HCTTF Provides Input to CMS on CY 2024 Medicare Advantage and Part D Advance Notice

The Health Care Transformation Task Force submitted comments to the Center for Medicare at CMS on the CY 2024 Medicare Advantage (MA) and Part D Advance Notice. The Task Force’s comments focus on policy proposals related to the Star Ratings program, including proposals on the Health Equity Index, and the design and implementation of new measures addressing mental health and unmet social needs. Task Force positions are summarized below:

  1. Star Ratings Program Health Equity Proposals: Consistent with prior policy communications to CMS, the Task Force’s comments offer support for the proposal to stratify MA Star Ratings measure data by race, ethnicity, gender, sexual orientation, gender identify, socio-economic status, and other demographic factors that affect health access and outcomes. In addition, the Task Force continues to support the creation of a Health Equity Index, noting that our comments in response to the CY 2024 Medicare Advantage and Part D Notice of Proposed Rulemaking included recommendations for methodological adjustments to the HEI’s construction.

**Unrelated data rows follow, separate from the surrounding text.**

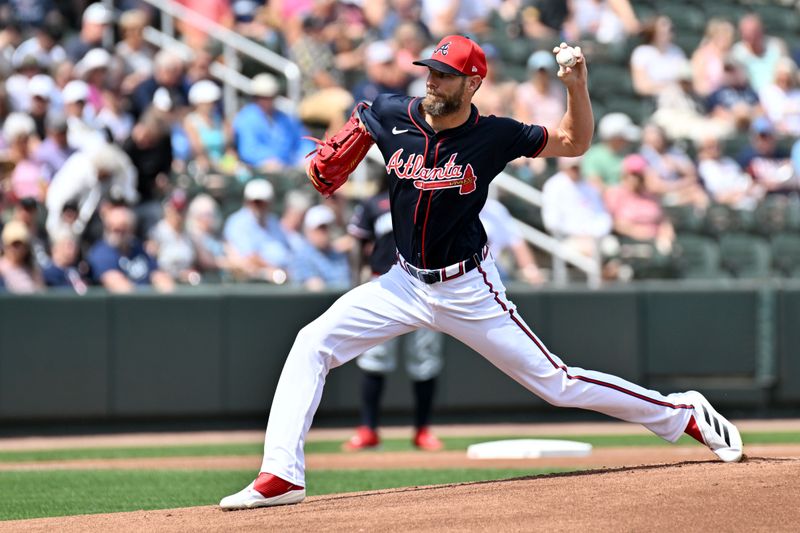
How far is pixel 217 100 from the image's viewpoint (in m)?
12.8

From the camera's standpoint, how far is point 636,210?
40.7ft

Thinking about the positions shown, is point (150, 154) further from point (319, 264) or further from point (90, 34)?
point (90, 34)

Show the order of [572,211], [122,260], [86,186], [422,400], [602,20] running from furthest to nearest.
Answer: [602,20], [572,211], [86,186], [122,260], [422,400]

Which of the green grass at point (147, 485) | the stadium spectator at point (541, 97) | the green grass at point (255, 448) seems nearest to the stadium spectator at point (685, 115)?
the stadium spectator at point (541, 97)

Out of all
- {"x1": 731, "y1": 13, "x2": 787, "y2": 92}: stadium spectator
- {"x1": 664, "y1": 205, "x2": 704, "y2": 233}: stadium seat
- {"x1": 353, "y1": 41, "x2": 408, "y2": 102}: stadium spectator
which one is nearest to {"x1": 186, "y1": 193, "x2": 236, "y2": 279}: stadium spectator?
{"x1": 353, "y1": 41, "x2": 408, "y2": 102}: stadium spectator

  2. Development of a Measure on Social Connection Screening and Intervention: The Task Force supports CMS working in collaboration with NCQA to develop a measure that assesses whether a beneficiary is screened for social isolation, and subsequently referred to supporting interventions as needed. The comments include a recommendation that the measure allow for plans to use existing tools and infrastructure to conduct these screenings.
  3. Expanding Star Ratings to Assess Generalized Anxiety Disorder and Unmet Social Needs: The Advance Notice includes proposals to include screenings for both Generalized Anxiety Disorder (GAD) and unmet health-related social needs in the Star Ratings program. The Task Force supports the goals associated with this expansion, and recommends CMS consider tools – in addition to the Health Outcome Survey (HOS) – for fielding these screening assessments in a manner that will make the information most actionable by clinicians and providers.